I found myself in the Dublin Airport arrivals terminal recently being funneled into the bright wall of facial recognition machines, eagerly waiting to scan your mug against their database of all the most notorious criminals and terrorists from around the world. My mind couldn’t help drifting back for a moment to the beautiful simplicity of hastily throwing open my passport and handing it to a fed-up security guard behind a desk as high as your chin, and with a quick glance at my prepubescent-esque photo being sent on my merry way home. Yet, with a little bark by the gate-staff to get a move on, I stepped on the green laminate footprints and looked where they asked me to. The whole alien process took just under a minute, but it was stressful, and it left me feeling sorry for the poor people who just couldn’t work the things. However, as I went home the experience had me wondering about what it means to recognise others, and how this relates to arguments surrounding the usage of facial recognition technology.

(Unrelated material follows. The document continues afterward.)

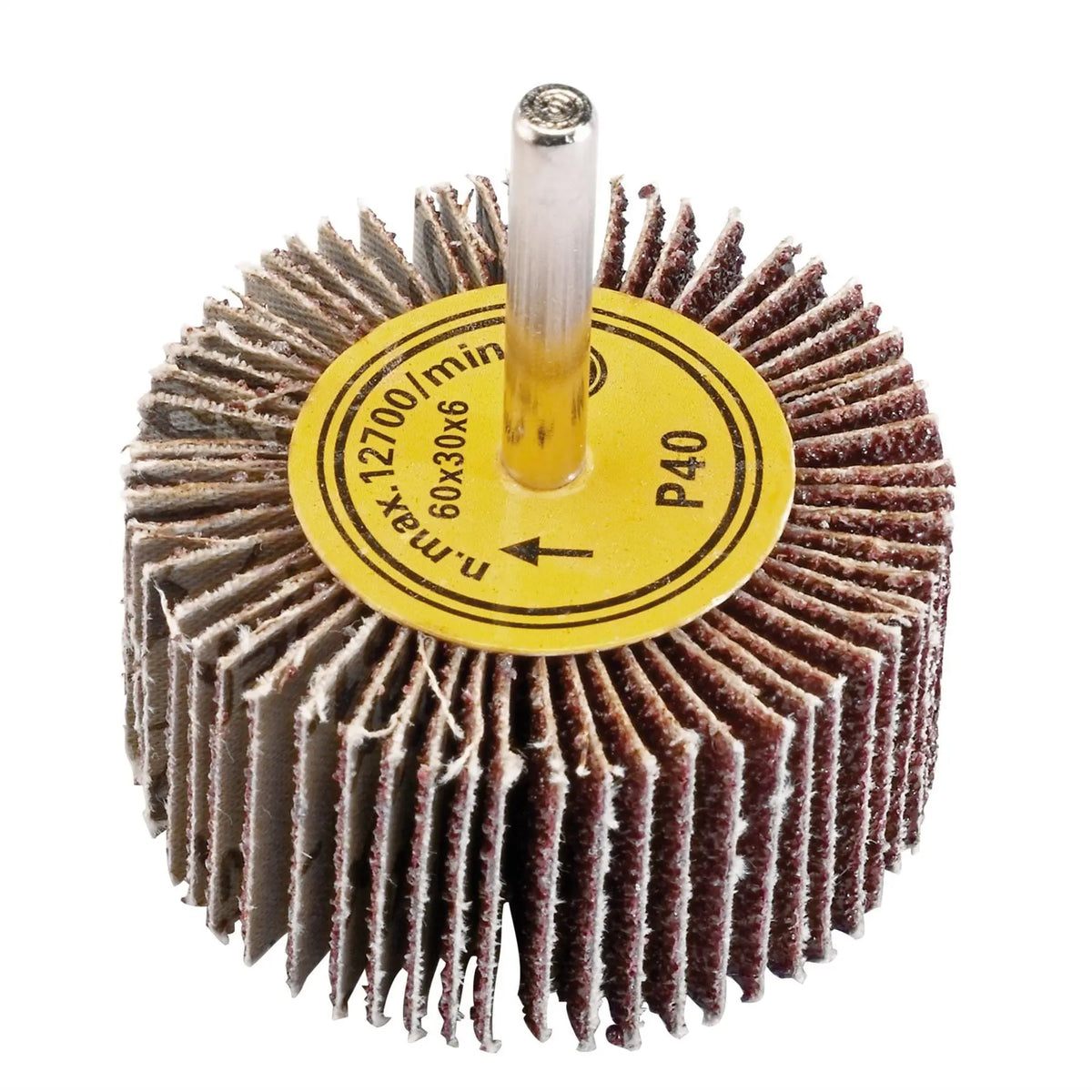 Draper Abrasive Flap Wheel 60 x 30mm 40 Grit 76466 White Rose Tools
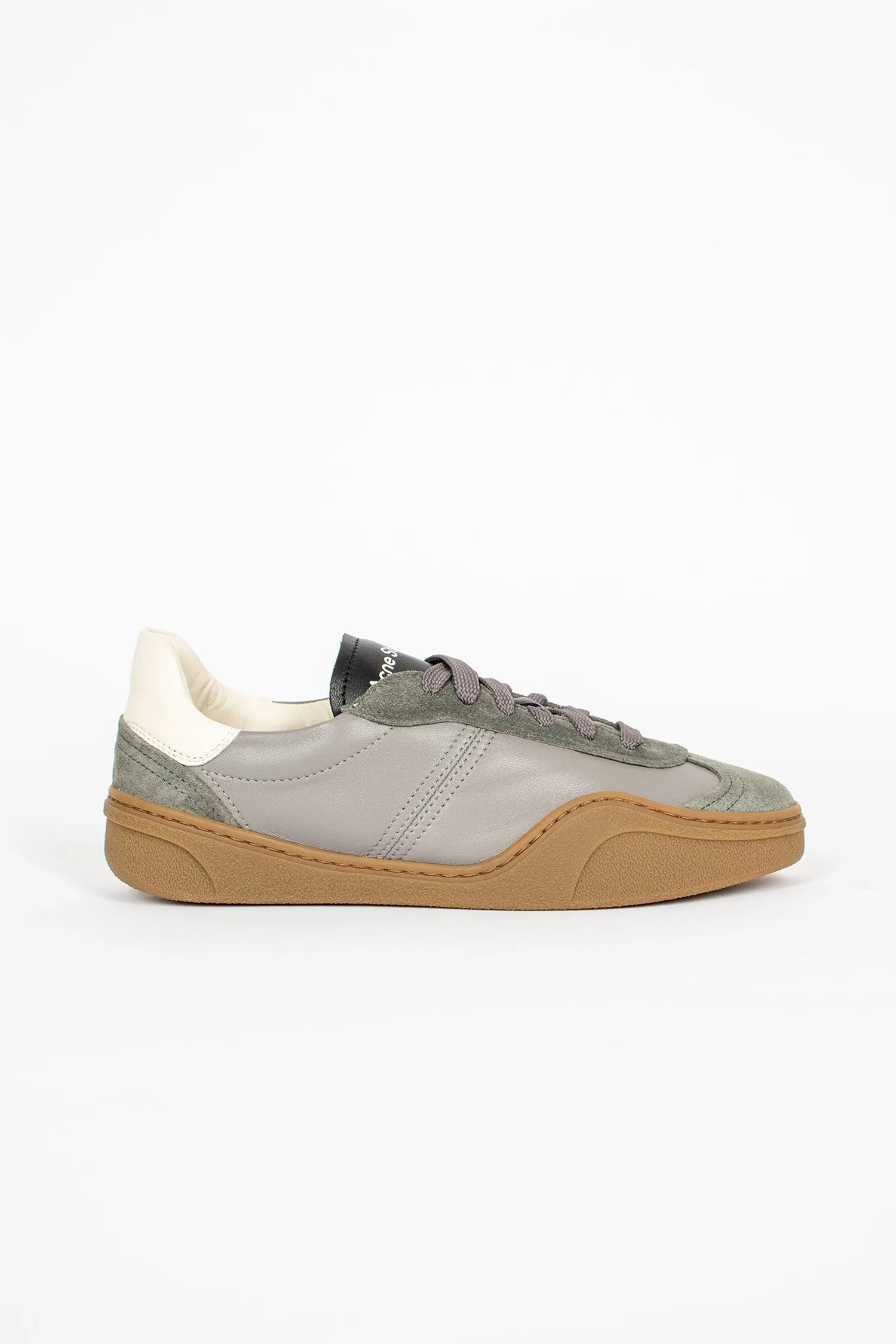 Athletic Vibe Comfort First Lace Up Sneakers Multi Grey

We recognise people every day in very simple ways that we often think are unique to ourselves, the smile of your mam or dad, the particular way a friend laughs, the colour of someone’s hair or even little overlooked mannerisms. The notion of recognition is a much-discussed topic in philosophy and is incredibly important socially and for the formation of the sense of self. Recognition always involves a subject/object relationship, whereby the subject (the recogniser) objectifies or in other terms perceptually analyses the other (the recognised) as if they were an object in the world. We actively encounter this interaction every day of our lives unless we live alone like hermits. When we encounter another person, whether we are passing on the street or chatting in a coffee shop, we recognise the other person through a variety of bodily features and social skills. Most importantly, we recognise the other person as an autonomous free-thinking agent that can recognise us along the same lines. When you see common features in the other person, you generally react positively and may become friends for example.

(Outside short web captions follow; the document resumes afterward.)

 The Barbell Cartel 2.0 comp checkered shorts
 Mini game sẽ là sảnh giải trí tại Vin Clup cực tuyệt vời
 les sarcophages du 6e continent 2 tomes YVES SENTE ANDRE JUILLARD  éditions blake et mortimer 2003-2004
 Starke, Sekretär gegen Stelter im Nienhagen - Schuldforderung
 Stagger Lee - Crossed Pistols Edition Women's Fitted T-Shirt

For many scholars, this interplay is how we develop a sense of self-consciousness. We always stand in relation to the other free-agents and they are always spatially and perceptually in relation to us. We ultimately determine our own selves and our value through our relational interaction with other people. The biggest proponent of this type of theory was the 18th century German philosopher Hegel, who foremost claimed that we gain self-consciousness only by interacting with autonomous subjects. In the ‘Phenomenology of Spirit’ he states; ‘Self-consciousness exists in itself and for itself, in that, and by the fact that it exists for another self-consciousness; that is to say, it is only by being acknowledged or ‘recognized’’. For Hegel, this formation of the self is integral to our ethical and political lives and we continually depend on receiving and dishing out recognition. Even if someone seems as though they lie outside the system, who may even make it their goal to stand out from the crowd (remind you of that Emo phase of yours?), regardless they are still perceived in relation to this very crowd. Without the crowd made up of equally free agents, there would be no full conception of the self for Hegel. This interaction also presupposes a set of norms that we recognise others by, like a sort of check list that can vary from recognising human bodily form to other areas like skin colour that can lead to more pernicious outcomes. This begs the question, who designates these norms?

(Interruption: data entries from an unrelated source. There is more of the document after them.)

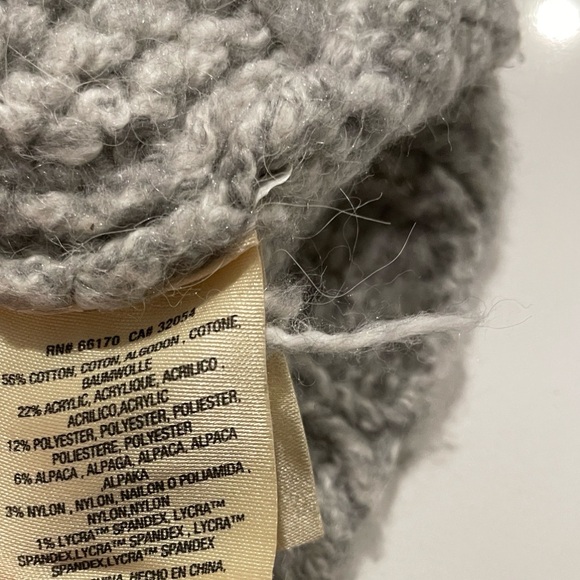 Anthropologie • sleeping on snow rap style cableknit heather gray shrug •  XS/S - Picture 6 of 16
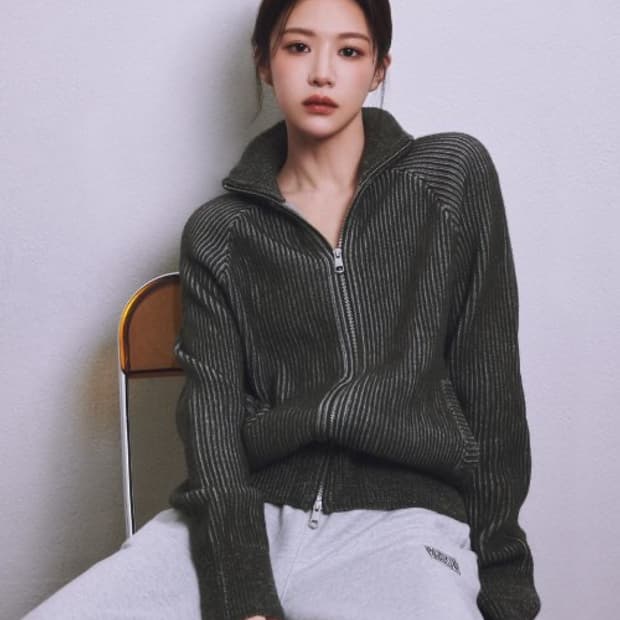 마리떼 프랑소와 저버 집업 가디건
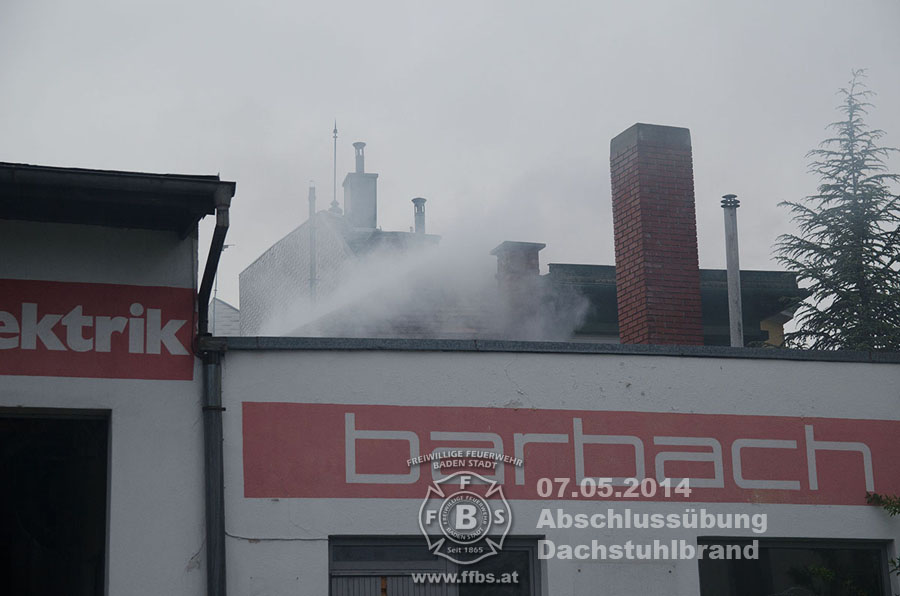 07.05.2014 - Abschlussübung Dachstuhlbrand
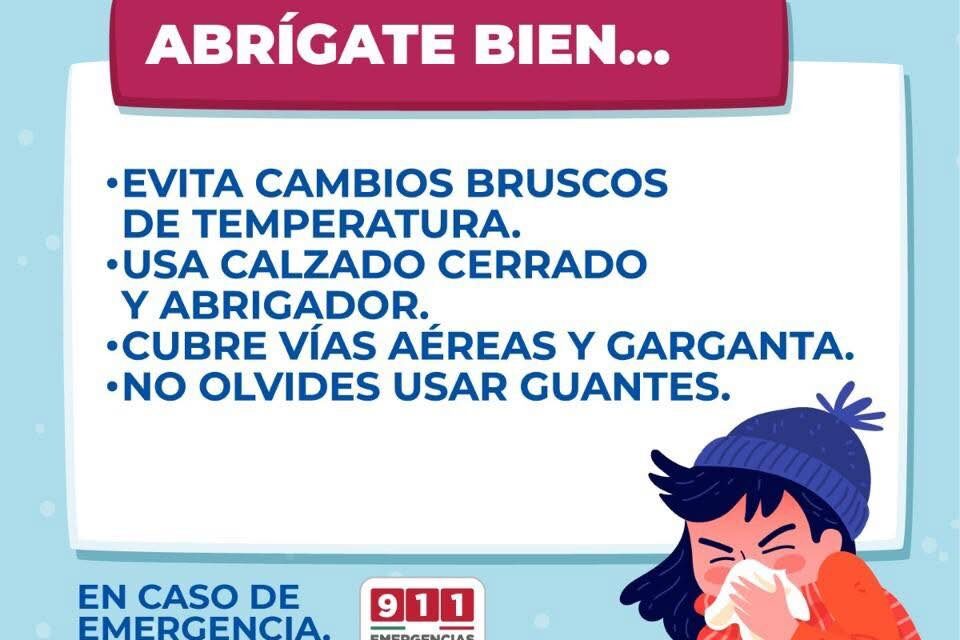¡CUIDATE DEL FRÍO ESTA TEMPORADA!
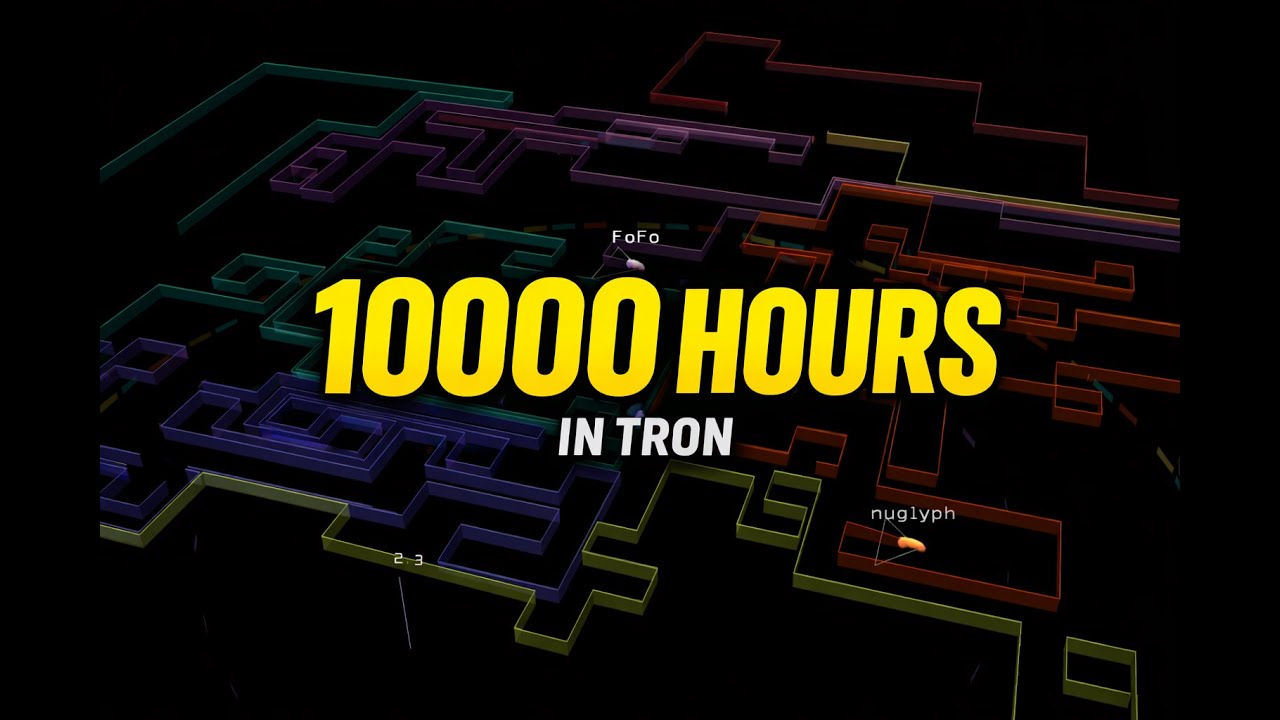 what 10,000 hours in TRON looks like... (retrocycles highlights)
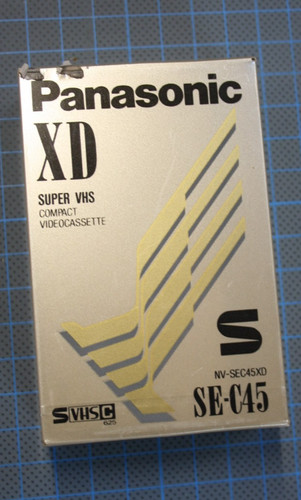 Panasonic c45 svhsc c - xd, svhsc-c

Within a particular socio-political context, people can become marginalised by certain institutionally or historically established norms or values, recognition can become inadequate which in turn causes misrecognition. This warped form of recognition dehumanises a subject, and strips them of their autonomy in the eyes of the other. The academic and author Franz Fanon describes being forced to profoundly question his own conception of selfhood on a regular basis because of the often-subtle gaze of racism. Hegel also addresses the often-brutal struggle for recognition in what he terms as the master/slave dialectic, whereby the master destroys the notion of mutual recognition with the slave. The establishment of exclusionary norms weighs in heavily on the discussion of facial recognition software used in policing because when using a rigid algorithm to determine recognisable criminality, certain factors need to be taken into account such as whether black people will be targeted far more because of arresting and sentencing biases or predominantly black mugshot databases for example.
At the moment, tech companies are rushing to fill the demand for these sort of ‘antibias’ and ‘recognition’ tools which are based on algorithms and machine learning, a shocking example of this is when in 2016, researchers at a Chinese university claimed they had trained an algorithm to distinguish criminal from noncriminal portraits, through the analyses of particular micro facial features. This poses the threat of other huge companies such as IBM and Amazon creating technology that allows them to make similarly sweeping statements about criminality based upon recognisable physical traits. The question that this situation leaves us with is whether socially constructed institutions can commit acts of general misrecognition, as non-material bodies like the state, the police, and the law can radically alter a subject’s notion of the self and the self’s relationship with the social world.